Benjamin Ferencz was just 27 when he was given the job of a prosecutor at what were the greatest trials in history: prosecuting Nazis for international war crimes at Nuremberg following the Second World War.

He was to prosecute at one trial out of 13 that sentenced Nazi leaders from 1954 to 1949.

He was a combat soldier during the fighting but as the war drew to a close Ferencz was assigned to the headquarters of General George Patton.

In a recent interviewFerencz, now 96, reflected on the trials and how to avoid war in the future.

He described a visit to Gusen, a concentration camp that was part of Buchenwald, Mauthausen, and Flossenberg, describing them as absolute hell. There were dead bodies stacked like cordwood before the crematoria. From those camps, he gathered the evidence to use at trial, made all the easier since the Germans kept meticulous records and photographs. So convincing was the evidence that all 22 defendants were convicted following a two-day trial.

Ferencz’s strategy was straightforward: he had the historic dimensions, the evidence was circumspect in his opening statement, and chose the defendants who were chiefly responsible for the crimes. He selected them based on their education and rank since there were 3,000 men who murdered Jews, Gypsies, and others for two years. Most had a high level of education. None were enlisted men.

Unfortunately, there were only 22 seats in the dock, so 3,000 didn’t get tried for the same crimes.

Ferencz was proving not only their guilt but attempting to prove that the law should oversee human behavior to prevent similar crimes in the future. He thinks he succeeded to some degree.

“Although there is an International Criminal Court (ICC), it is handicapped because it cannot get into the country where such crimes are committed since the head of state might be responsible or has sympathy for the criminals,” he explained.

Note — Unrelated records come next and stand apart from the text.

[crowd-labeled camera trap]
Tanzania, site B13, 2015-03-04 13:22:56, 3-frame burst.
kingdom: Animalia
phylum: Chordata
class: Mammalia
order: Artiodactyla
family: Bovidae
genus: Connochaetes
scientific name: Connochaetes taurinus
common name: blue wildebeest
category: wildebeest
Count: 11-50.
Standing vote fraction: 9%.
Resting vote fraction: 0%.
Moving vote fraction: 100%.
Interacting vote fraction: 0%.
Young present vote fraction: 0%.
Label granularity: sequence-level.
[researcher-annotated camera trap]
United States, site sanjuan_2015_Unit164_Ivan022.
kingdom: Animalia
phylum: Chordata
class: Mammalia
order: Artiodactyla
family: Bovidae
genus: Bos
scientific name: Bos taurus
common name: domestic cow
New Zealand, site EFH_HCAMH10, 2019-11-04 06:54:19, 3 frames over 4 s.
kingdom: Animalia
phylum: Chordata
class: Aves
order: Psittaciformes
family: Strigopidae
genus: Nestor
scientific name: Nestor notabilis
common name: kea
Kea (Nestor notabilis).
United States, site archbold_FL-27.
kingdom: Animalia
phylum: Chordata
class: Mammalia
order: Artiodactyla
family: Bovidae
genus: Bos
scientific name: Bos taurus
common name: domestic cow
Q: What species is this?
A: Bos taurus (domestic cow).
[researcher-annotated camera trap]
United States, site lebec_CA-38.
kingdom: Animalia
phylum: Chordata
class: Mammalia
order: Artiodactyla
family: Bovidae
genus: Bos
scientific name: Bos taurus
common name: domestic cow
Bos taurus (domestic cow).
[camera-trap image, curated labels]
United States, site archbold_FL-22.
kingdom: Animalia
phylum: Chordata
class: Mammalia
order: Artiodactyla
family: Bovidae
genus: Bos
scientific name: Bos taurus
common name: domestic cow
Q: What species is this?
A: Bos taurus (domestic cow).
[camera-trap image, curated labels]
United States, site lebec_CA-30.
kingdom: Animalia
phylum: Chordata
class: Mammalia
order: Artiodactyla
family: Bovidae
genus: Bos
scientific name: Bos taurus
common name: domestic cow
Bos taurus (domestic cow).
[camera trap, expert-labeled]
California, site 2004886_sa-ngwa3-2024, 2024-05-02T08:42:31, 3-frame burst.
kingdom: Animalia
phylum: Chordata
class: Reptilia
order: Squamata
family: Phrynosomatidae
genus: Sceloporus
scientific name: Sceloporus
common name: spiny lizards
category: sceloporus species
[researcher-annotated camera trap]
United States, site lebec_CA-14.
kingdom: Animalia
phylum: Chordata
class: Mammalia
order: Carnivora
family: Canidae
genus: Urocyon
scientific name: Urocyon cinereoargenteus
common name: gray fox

He blames a small minority who have made it impossible for the Senate to ratify the treaty which created those courts, NPR reported.

The best way to avoid conflicts, he believes, can be summed up in three words: Law not War. Doing so, he said, would change the planet. Billions of dollars would be saved every day which could assist students who cannot pay tuition or provide housing for refugees.